ナンナはどんなときも清らかだと思ってらっしゃっている方はブラウザバック





――この戦いが終わったら――



苛烈になる戦闘を振り切ってしまおうと
家族の、友人の、恋人達の間で囁かれる言葉


この戦いが終わったら――



バーハラ、終戦





言葉を繋いでも、温もりは伝わらず





 机の上に広げられているのはユグドラルの地図だった。
 室内で一人、それを見つめている少女がいる。豪奢な金の髪に空色の瞳。肌は強いトラキアの日差しの下での度重なる逃亡の末によく焼けていたが、隠しきれない気品が薫る。
 髪が一房落ちたが彼女はそれに気にも求めず地図を眺めていた。
 その視線の先に在るのは二つの故郷だ。
 いや、違う。と彼女は頭を振る。少なくとも、片方は己の故郷などではない。
 彼女は確かに見たことも無い国の姫ではあったが、彼女は何より”故郷”の騎士であることを誇りとしていた。
 こんな地図を、どうして今更眺めているのだろう。少女は……ナンナは手荒に地図を巻くと元通りに片付ける。
 きっと、ここがグランベルだからだ。
 私の王子と共にトラキアから長く旅をして、アグストリアに近づいてしまったからだ。


 ナンナは部屋を後にした。















「それでは。セリス」
「ああ。忘れないでくれ――この先、再び君が苦難に陥ることがあったら、その時必ず」
「はい」


 別れるのが名残惜しいかのように、その私的な謁見は長引いていた。青と赤、実際には従兄弟だが、二人は実の兄弟かのように仲がいい。
 セリスの部屋からリーフが出てくるのをナンナは静かに待っていた。
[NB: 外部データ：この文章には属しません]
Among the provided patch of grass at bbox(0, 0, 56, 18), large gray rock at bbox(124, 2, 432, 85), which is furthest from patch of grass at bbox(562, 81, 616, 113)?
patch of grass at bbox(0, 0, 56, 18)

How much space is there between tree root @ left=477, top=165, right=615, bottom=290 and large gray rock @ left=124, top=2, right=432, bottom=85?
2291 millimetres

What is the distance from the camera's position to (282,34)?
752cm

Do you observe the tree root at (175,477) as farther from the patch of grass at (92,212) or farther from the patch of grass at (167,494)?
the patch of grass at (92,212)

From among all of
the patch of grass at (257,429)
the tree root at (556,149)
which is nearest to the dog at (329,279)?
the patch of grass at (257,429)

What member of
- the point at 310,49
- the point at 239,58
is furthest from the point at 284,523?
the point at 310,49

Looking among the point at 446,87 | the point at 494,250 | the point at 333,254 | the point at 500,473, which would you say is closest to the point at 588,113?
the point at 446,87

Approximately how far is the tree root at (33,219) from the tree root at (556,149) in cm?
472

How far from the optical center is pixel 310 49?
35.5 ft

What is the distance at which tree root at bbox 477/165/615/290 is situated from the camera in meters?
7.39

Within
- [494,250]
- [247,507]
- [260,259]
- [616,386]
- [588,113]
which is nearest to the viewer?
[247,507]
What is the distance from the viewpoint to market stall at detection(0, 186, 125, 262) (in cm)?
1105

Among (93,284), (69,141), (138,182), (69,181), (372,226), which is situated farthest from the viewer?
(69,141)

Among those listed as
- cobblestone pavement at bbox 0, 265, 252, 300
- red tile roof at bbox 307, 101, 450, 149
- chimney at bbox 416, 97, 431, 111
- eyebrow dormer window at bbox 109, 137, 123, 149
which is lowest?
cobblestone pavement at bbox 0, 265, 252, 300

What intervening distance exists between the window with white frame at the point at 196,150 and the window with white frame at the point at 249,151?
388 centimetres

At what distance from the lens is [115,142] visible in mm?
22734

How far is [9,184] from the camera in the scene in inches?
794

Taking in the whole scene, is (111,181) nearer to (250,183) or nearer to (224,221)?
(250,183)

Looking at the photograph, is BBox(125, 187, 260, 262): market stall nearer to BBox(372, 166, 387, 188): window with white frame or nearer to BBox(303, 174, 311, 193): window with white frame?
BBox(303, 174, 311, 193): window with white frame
横に立つ父とこの状況で私事を話すような育ち方はしていない。
 レンスター軍でバーハラまでリーフに従ったのは直属のランスリッターとフィンとナンナ、アスベルとスルーフ、アウグスト。そしてセイラムとサラだ。他の者はトラキアを出る時に国に残し、混乱するトラキアの収集に当たらせている。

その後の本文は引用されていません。